The X2 introduces multimodal perception and interaction, integrating visual, voice, tactile, and facial expression recognition for millisecond-response intelligent dialogue. It supports autonomous navigation with proactive obstacle avoidance and automatic energy replenishment, features that were absent from the X1's research-focused design.
Notably, the X2 has fewer degrees of freedom (25 in the base model, 30 in the Ultra) compared to the X1's 34. This reduction reflects a deliberate design trade-off: AgiBot optimized the X2's joint configuration for the specific tasks it needed to perform (walking, running, dancing, cycling, interactive service) rather than maximizing the total joint count. The X1's higher DOF count was appropriate for a research platform where flexibility and experimentation were paramount.

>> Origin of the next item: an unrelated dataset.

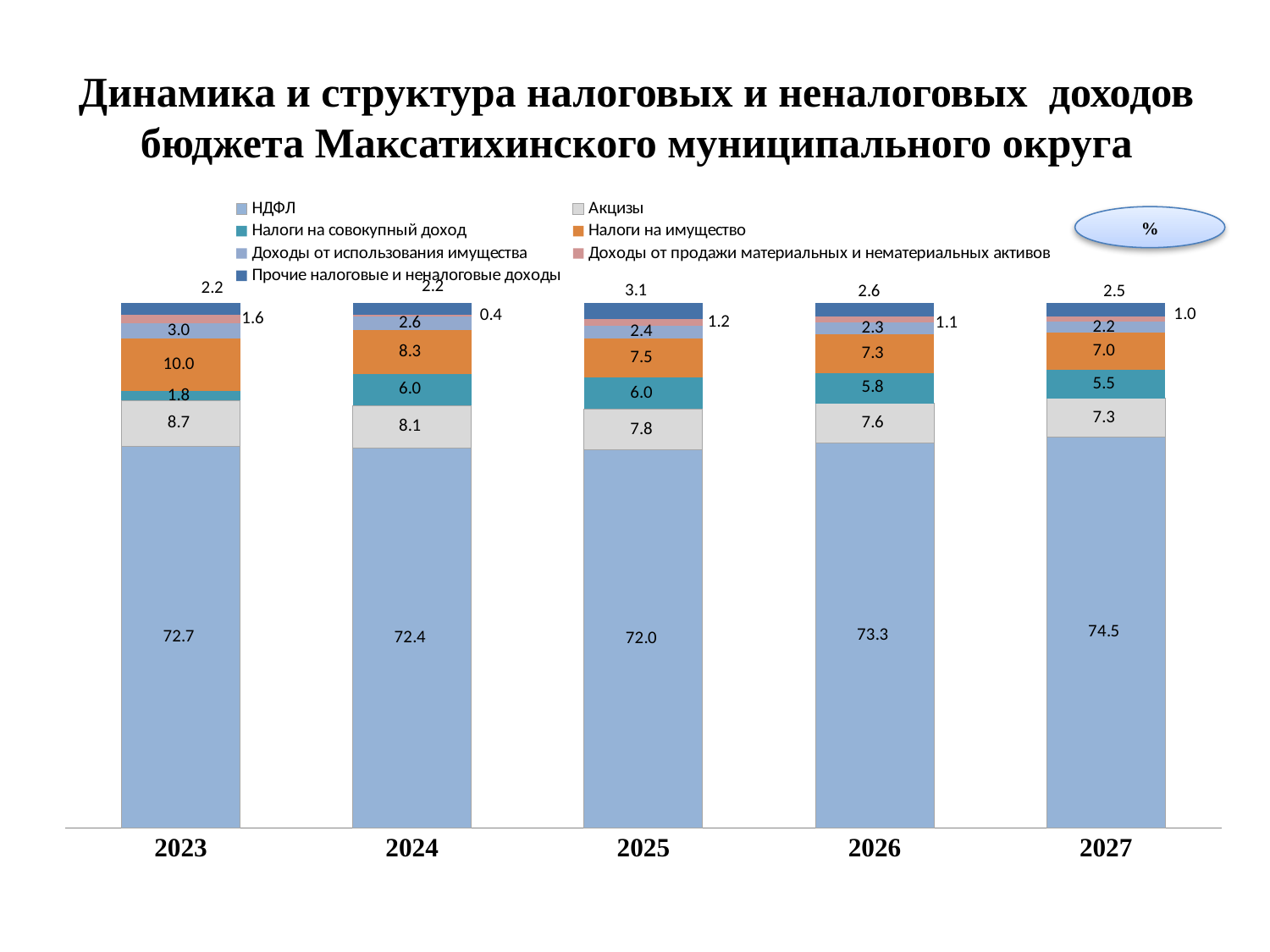
What type of chart is shown on the slide? stacked bar chart Which is larger: Акцизы in 2024 or Акцизы in 2026? Акцизы in 2024 What is the value of Налоги на имущество for 2023? 10.0 What is the value of Акцизы for 2025? 7.8 How many years are shown on the x axis? 5 How many series does the legend list? 7 What is the difference between the Налоги на имущество values for 2023 and 2027? 3.0 In which year is the Налоги на совокупный доход value the lowest? 2023 What is the value of НДФЛ for 2027? 74.5 In which year is the НДФЛ value the highest? 2027 Do the Акцизы values rise or fall from 2023 to 2027? fall What is the total of the stacked bar for 2024? 100.0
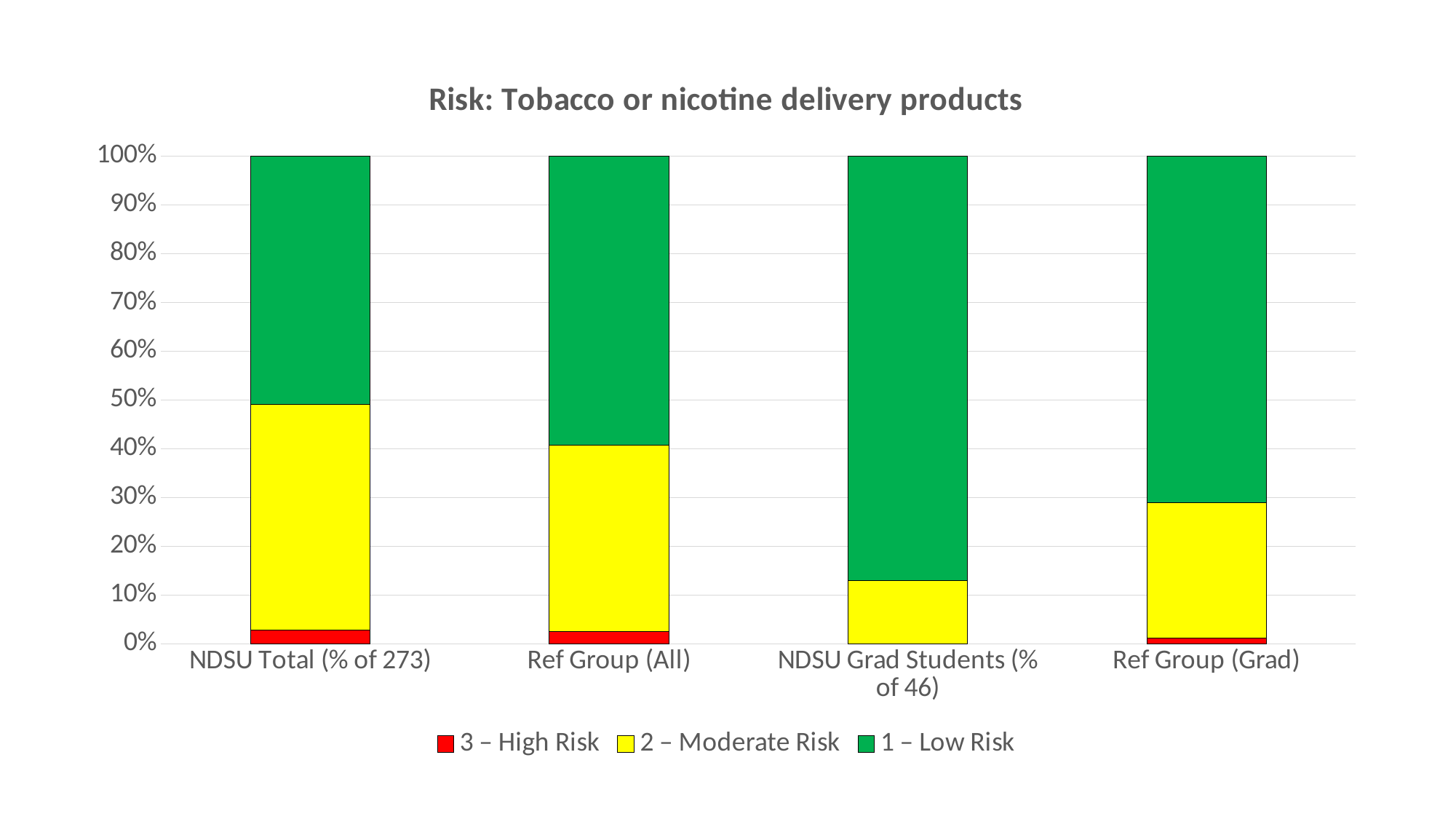
What type of chart is shown on the slide? Stacked bar chart How many series does the legend list? 3 How many categories are shown along the x axis? 4 Is the top of the 2 – Moderate Risk segment for Ref Group (Grad) greater or less than 40%? less What is the title of the chart? Risk: Tobacco or nicotine delivery products Is the top of the 2 – Moderate Risk segment for NDSU Total (% of 273) greater or less than 50%? less Which category has the largest 2 – Moderate Risk segment? NDSU Total (% of 273) Is the top of the 2 – Moderate Risk segment for NDSU Grad Students (% of 46) greater or less than 10%? greater What is the total height of the stacked bar for Ref Group (All)? 100% Which category has the largest 1 – Low Risk segment? NDSU Grad Students (% of 46) Is the 2 – Moderate Risk segment larger for NDSU Total (% of 273) or for Ref Group (Grad)? NDSU Total (% of 273) Which category has the smallest 2 – Moderate Risk segment? NDSU Grad Students (% of 46)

The transition from X1 to X2 also reflects a shift in the software paradigm. While the X1 provides raw, full-stack open-source access intended for researchers who want to build from scratch, the X2 offers a more structured developer experience through the AimDK_X2 software layer, which allows R&D teams to develop applications without rebuilding low-level control loops.
The X1 occupies a specific niche within AgiBot's broader product portfolio. While the Yuanzheng A-series (A2, A2-W, A2-Max, A3) targets industrial and commercial customers, and the Genie G-series (G1, G2) serves wheeled industrial applications, the X-series addresses the research and education market.
This segmentation allows AgiBot to build a developer ecosystem around its core technologies (PowerFlow actuators, AimRT middleware, reinforcement learning pipelines) while simultaneously pursuing revenue from commercial robot sales. Researchers who prototype on the X1 may later recommend or adopt AgiBot's commercial products when scaling from laboratory experiments to real-world deployments.
The X1 also plays a role in AgiBot's data strategy. The open-source release of the X1's training code, combined with the AgiBot World manipulation dataset and the AIDEA data system, creates a comprehensive ecosystem for embodied AI research. This ecosystem positions AgiBot alongside organizations like OpenAI and Google DeepMind in the broader effort to develop general-purpose robotic intelligence, while maintaining a distinctive focus on hardware accessibility and open-source collaboration.
Although not exclusive to the X1, AgiBot's data collection infrastructure is closely related to the X1's open-source mission. In September 2024, AgiBot opened the AIDEA Giga Data Factory, a 4,000+ square meter facility in Shanghai where nearly 100 robots are teleoperated to generate training data for embodied AI models. Human operators use handheld devices and virtual reality headsets to guide robots through tasks such as grabbing, holding, and placing objects across five simulated environments: home, retail, service, dining, and industrial settings. The facility generates 30,000 to 50,000 data points per day.
This data feeds into the AgiBot World Colosseo platform, which was released as AgiBot World Beta on March 1, 2025, containing over one million trajectories spanning 217 tasks and 87 skills, with a total duration of 2,976 hours. The dataset covers more than 100 real-world scenarios and involves over 3,000 different objects. AgiBot World was an IROS 2025 Best Paper Award Finalist and was published in IEEE Transactions on Robotics (TRO) in 2026.
The AgiBot World Challenge, co-hosted by AgiBot and OpenDriveLab at IROS 2025, drew 431 robotics teams from 23 countries competing across manipulation and world model tracks, with a total prize pool of US$560,000. This challenge further cemented the X1 ecosystem's role in advancing global robotics research.